The dataset is loaded from cdreetz/swe-grep-v2 and filtered to examples where check == "Yes".

During preprocessing:

  • user_query is renamed to question
  • ground_truth is renamed to answer
  • file_path and file_path_2 are preserved for reward computation
  • the dataset is split into train and eval sets

The examples are synthetic but grounded in real code from Microsoft’s VS Code repository.
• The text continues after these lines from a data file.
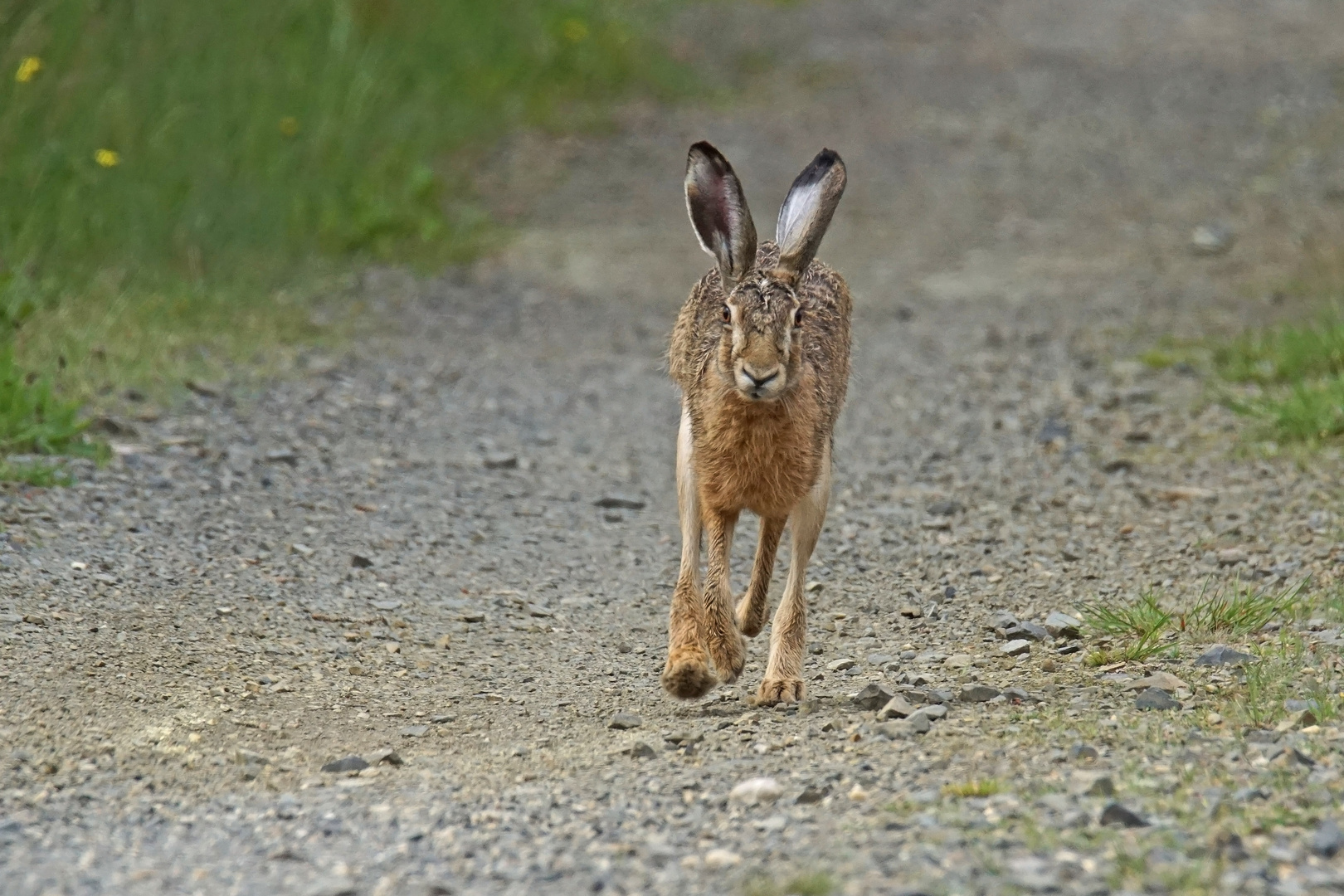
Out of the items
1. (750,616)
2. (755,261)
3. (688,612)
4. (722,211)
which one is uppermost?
(722,211)

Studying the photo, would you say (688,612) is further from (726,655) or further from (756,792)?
(756,792)

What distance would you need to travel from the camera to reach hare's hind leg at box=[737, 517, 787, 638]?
239 inches

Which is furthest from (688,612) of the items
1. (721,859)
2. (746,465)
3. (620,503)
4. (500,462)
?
(500,462)

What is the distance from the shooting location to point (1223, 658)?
5449mm

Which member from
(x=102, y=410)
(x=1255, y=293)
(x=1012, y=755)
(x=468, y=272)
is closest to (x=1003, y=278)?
(x=1255, y=293)

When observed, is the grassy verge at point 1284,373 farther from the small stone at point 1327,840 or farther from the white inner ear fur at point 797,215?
the small stone at point 1327,840

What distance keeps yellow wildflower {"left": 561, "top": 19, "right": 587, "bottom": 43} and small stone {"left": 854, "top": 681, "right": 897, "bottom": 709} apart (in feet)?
37.0

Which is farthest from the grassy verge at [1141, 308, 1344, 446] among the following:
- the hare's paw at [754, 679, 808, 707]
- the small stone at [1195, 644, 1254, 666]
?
the hare's paw at [754, 679, 808, 707]

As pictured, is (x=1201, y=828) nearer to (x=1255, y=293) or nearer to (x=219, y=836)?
(x=219, y=836)

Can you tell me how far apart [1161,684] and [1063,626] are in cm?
76

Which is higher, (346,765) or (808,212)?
(808,212)

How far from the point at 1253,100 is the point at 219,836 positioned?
45.6 ft

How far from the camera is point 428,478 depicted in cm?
806

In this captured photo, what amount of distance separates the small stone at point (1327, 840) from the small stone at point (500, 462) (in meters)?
5.00
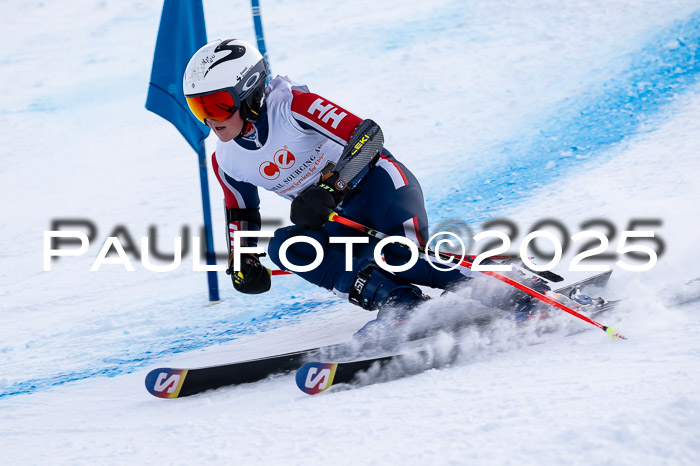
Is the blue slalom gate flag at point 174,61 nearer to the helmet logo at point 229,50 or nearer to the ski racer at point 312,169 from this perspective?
the ski racer at point 312,169

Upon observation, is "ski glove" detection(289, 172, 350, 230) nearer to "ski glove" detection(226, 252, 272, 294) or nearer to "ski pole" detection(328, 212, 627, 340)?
"ski pole" detection(328, 212, 627, 340)

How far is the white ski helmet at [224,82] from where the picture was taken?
2.92 metres

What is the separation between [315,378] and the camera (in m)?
2.54

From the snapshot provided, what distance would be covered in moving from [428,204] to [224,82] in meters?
3.30

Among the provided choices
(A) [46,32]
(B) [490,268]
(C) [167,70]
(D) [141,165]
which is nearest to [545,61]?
(D) [141,165]

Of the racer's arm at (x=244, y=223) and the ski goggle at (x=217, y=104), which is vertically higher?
the ski goggle at (x=217, y=104)

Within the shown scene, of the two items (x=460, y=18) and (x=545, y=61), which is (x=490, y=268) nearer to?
(x=545, y=61)

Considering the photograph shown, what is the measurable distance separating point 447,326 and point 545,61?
6.70 metres

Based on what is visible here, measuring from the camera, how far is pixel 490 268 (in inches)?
116

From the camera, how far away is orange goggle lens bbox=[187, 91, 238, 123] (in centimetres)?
293

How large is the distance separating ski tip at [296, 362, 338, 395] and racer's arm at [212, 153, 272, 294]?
91 cm

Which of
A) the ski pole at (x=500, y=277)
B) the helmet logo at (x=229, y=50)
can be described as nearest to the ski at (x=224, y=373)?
the ski pole at (x=500, y=277)

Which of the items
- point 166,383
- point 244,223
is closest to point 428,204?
point 244,223

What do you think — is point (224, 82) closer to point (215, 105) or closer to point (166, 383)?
point (215, 105)
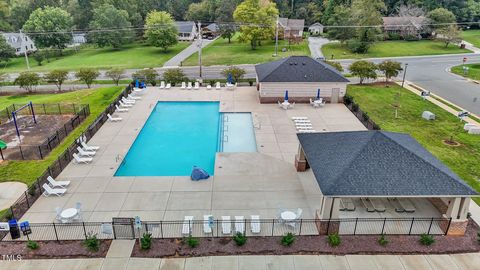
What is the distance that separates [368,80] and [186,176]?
2993 cm

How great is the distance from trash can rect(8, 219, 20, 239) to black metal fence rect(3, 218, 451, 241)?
→ 0.28 m

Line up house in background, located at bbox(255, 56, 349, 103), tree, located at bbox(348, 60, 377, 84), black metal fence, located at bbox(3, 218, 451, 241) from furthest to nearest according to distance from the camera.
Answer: tree, located at bbox(348, 60, 377, 84) < house in background, located at bbox(255, 56, 349, 103) < black metal fence, located at bbox(3, 218, 451, 241)

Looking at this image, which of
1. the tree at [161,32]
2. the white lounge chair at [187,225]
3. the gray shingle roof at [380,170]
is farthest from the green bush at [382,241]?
the tree at [161,32]

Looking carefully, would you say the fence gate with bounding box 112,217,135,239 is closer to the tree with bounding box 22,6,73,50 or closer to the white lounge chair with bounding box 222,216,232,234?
the white lounge chair with bounding box 222,216,232,234

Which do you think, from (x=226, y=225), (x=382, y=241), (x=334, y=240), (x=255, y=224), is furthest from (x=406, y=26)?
(x=226, y=225)

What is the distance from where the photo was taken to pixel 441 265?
1356 cm

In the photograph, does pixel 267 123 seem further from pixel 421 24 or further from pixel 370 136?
pixel 421 24

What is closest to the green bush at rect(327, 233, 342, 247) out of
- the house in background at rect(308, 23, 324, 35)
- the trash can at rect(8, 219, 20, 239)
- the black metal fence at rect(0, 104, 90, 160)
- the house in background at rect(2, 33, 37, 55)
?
the trash can at rect(8, 219, 20, 239)

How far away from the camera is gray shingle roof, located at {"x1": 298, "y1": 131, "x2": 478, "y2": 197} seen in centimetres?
1423

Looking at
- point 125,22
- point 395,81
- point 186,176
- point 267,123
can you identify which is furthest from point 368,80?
point 125,22

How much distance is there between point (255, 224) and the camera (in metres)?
15.2

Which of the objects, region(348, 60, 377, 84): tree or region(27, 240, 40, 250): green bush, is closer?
region(27, 240, 40, 250): green bush

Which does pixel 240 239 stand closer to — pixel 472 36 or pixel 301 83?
pixel 301 83

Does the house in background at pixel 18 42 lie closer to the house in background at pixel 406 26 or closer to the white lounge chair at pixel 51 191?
the white lounge chair at pixel 51 191
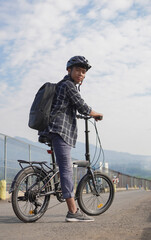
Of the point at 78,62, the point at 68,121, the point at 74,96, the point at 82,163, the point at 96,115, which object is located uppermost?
the point at 78,62

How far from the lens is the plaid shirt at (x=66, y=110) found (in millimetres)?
4561

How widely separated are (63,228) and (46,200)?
0.79 m

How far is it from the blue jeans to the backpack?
22 centimetres

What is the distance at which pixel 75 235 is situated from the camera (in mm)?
3561

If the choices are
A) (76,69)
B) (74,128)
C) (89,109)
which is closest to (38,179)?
(74,128)

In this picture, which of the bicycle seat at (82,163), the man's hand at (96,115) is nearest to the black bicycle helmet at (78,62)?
the man's hand at (96,115)

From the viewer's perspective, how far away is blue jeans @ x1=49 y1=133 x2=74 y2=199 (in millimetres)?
4523

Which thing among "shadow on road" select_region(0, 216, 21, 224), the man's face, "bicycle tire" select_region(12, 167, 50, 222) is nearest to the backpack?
the man's face

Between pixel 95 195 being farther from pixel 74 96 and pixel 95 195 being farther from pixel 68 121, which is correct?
pixel 74 96

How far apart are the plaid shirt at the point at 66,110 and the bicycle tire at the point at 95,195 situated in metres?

The goal is to train retrieval behavior on realistic developer questions paired with technical explanations and source files.

For more detail on the dataset generation pipeline, see: https://app.primeintellect.ai/dashboard/environments/prime/swe-grep/files/frt126ew7h8p1fud3bwl9ceu/src/create_dataset.py

Reward design

This recipe uses a vf.JudgeRubric with three active rewards and one tracking metric:

  • Correct answer (0.4): did the model produce the right technical explanation?
  • Correct file paths (0.4): did it identify the relevant file or files?
  • Parallel tool calls (0.2): did it use available tool parallelism effectively?
  • Efficiency bonus (0.0): among correct rollouts, reward fewer turns
rubric = vf.JudgeRubric(judge_prompt=JUDGE_PROMPT)
rubric.add_reward_func(correct_answer_reward_func, weight=0.4)
rubric.add_reward_func(correct_file_paths_reward_func, weight=0.4)
rubric.add_reward_func(parallel_tool_calls_reward_func, weight=0.2)
rubric.add_reward_func(efficiency_bonus_for_correct, weight=0.0)

A few notable design choices:

  • correctness is judged semantically, not by exact string match
  • multi-file tasks are supported via file_path and file_path_2
  • the environment explicitly encourages parallelism
  • the default system prompt constrains the agent to 2 turns, increasing pressure to search well

Agent behavior being optimized

The system prompt pushes the model toward a very specific behavior profile:

  • use tools aggressively
  • make multiple tool calls per turn
  • gather evidence from all relevant files
  • return both file paths and a final answer

Expected response format:

Files:
- <path/to/file1>
- <path/to/file2>
Answer: <your answer here>

Quick start

From this recipe directory, install dependencies and run eval through Verifiers or Prime tooling.

Environment entrypoint

pyproject.toml should point at:

[tool.verifiers.environment]
entrypoint = "swe_grep:load_environment"

Eval defaults currently present

[tool.verifiers.eval]
num_examples = 5
rollouts_per_example = 3

Python usage

from swe_grep import load_environment

env = load_environment()

Files

  • swe_grep.py: environment, tools, prompt, dataset loading, and rewards
  • src/create_dataset.py: dataset generation pipeline
  • src/sandbox_metrics.py: sandbox execution metrics and retry helpers

Notes and limitations

  • The current eval defaults are very small (5 x 3) and seem intended for quick iteration rather than robust benchmarking.
  • Reward quality depends on judge quality, so score stability may vary across judge models.
  • The environment is intentionally opinionated: it trains search behavior under strict turn limits rather than general software engineering performance.

Environment Hub

Prime Environment Hub: https://app.primeintellect.ai/dashboard/environments/prime/swe-grep

Summary

This recipe is a compact example of RL for retrieval behavior:

  • ground the model in a real repository
  • give it a small, focused tool set
  • reward correctness, coverage, and speed
  • encourage parallel search under tight constraints

It is not the only way to train a strong grep agent, but it is a clear and practical starting point.